Dylan Thomas wrote and recited poems to the woman, or women he loved. His work spoke not just for itself, but for him as well. Perhaps he was the exception to the rule in a world where symbols stand taller and louder than words. Men have painted ceiling masterpieces, and grown hanging gardens. They’ve waged ten year wars, commissioned the building of palaces and pyramids and the world’s first and only automatic Lamborghini in the name of love, devotion and adoration for someone or something. It seems a losing battle however to pit the medium of the written word up against stone, steel, stain-glass, gardens, near human sacrifice and Italian auto mechanics.

Shakespeare’s characters could move nations and fickle hearts alike with their soliloquies and poetic proclamations. What they say is emotionally powerful, unselfconscious, and honest. They bare their hearts and minds to lovers, comrades, ghosts, faeries and the audience, and that’s more than enough. Their words read off a playbook like magic.

Only in fiction...

Everything we do is steeped in some kind of magic. Our minds are like a terra-forming universe, explosions and chaotic bright flashes of light against a sheet of blackness. Out from that we pull something magical, something that is steeped in love.

We draft new worlds or opaque representations of this one, and populate them with characters and animals and other things, giving them a history. The drive to create something and then interpret it is probably the last divine cord connecting us to paradise. We actively steer the destiny of these worlds and peoples. Though they are guided by our hands, we discover just what that destiny is at the same time they do.

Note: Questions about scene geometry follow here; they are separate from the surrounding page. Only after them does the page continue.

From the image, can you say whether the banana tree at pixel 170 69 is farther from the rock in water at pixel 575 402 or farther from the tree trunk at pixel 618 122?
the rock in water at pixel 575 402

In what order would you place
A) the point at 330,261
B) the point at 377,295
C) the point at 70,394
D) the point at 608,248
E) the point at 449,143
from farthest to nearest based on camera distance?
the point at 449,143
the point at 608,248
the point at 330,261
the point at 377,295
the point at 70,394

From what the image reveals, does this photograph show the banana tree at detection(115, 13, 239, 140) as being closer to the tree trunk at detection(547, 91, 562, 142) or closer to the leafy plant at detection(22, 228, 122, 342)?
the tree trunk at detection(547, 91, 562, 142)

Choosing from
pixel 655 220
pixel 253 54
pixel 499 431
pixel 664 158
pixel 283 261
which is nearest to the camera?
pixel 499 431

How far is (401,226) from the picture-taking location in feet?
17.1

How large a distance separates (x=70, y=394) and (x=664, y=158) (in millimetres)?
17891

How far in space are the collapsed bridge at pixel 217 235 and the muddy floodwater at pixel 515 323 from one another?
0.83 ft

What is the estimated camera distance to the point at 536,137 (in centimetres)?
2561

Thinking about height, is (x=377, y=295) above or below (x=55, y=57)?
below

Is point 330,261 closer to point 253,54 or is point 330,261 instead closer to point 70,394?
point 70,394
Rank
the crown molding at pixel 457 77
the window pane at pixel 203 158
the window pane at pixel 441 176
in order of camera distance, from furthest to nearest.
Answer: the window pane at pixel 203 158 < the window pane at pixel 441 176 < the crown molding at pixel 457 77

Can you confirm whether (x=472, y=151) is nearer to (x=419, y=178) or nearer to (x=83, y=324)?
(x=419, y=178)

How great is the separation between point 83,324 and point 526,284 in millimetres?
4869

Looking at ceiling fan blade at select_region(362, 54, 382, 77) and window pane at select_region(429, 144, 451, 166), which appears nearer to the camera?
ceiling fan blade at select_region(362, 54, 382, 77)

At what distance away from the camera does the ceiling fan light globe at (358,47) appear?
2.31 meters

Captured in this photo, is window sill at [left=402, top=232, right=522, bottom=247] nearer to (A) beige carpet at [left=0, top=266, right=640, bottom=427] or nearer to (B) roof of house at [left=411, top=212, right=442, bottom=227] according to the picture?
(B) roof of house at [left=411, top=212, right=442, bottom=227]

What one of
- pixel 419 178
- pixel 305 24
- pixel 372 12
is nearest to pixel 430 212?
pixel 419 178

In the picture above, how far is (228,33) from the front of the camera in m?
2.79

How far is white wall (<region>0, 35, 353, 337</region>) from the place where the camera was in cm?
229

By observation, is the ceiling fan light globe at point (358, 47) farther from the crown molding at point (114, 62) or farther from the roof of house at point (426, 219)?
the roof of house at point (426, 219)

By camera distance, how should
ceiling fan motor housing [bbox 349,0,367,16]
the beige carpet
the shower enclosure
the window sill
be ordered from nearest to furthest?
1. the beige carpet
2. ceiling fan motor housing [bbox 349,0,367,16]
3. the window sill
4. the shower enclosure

When asked why he came to the decision to kill off the little boy in his novel Cujo, Steven King said that he did not actually decide to have the boy killed in the end, but rather, he found him there dead.

Life as a writer can be one of constant anxiety and self-doubt because it is almost entirely dependent on the free flow of a process that is so often interrupted and distorted by, as Robert Lowell once described, the balance of ‘salt’ in the brain. Due to certain physical and emotional dams, certain receptors may become dulled, and desensitized almost to the point of shutting down.

The lifeblood of the process lies in discovering the numerous shades of color in the world, recognizing a melody in the even the simplest tone, and moving fluidly to that special rhythm of cause and effect. We take all these pieces singularly, and put them together into one fluid kaleidoscopic color sequence, lyrical progression, or rhythmic waltz.


We have to find the pieces behind the scenes. Hidden, beneath the leaves.

However, it’s from behind the scenes that we conduct it. With one leg there, and another back here, we plug away at a typewriter, and make something that then seems to exist free of us, as though it spontaneously willed itself into existence. In comparison with what we writers create, we ourselves don’t seem nearly as bright or colorful. So we remain in its shadow

"Pay no attention to the man behind the curtain..."

No problems there. No one usually does.

How often is an actor or actress worshiped in the end based on the myriad of personae they step in and out of? How often is it that backstage, or once the music stops playing, the person with the guitar or microphone is still the impetuous rock star-poet? For that matter was he ever? Crowds seem to think so...

Our work doesn’t speak for us in the same way.

We want to take people to these places, but they choose to go by themselves. They forget that we conjured the magic they get lost in; took elements of life and made a story out of them, deciphered the most difficult emotions and brought them to the surface. They forget walking with us is to walk through the process with us.

If the process hits a muddy snag, they can help bring us back to neutral and offer a push. This may be a difficult time, but there’s a dedication in it for them.

Maybe even a character...

We can reveal nuances about the world they couldn’t previously see.
The pictures are up to them. We just help them to see. Help them use their mind’s eye, and open their heart.

How else can you yell without making a sound? Speak in different languages without moving your lips? Tell a secret without the need to whisper, or confess something utterly stutter free, without self-doubt?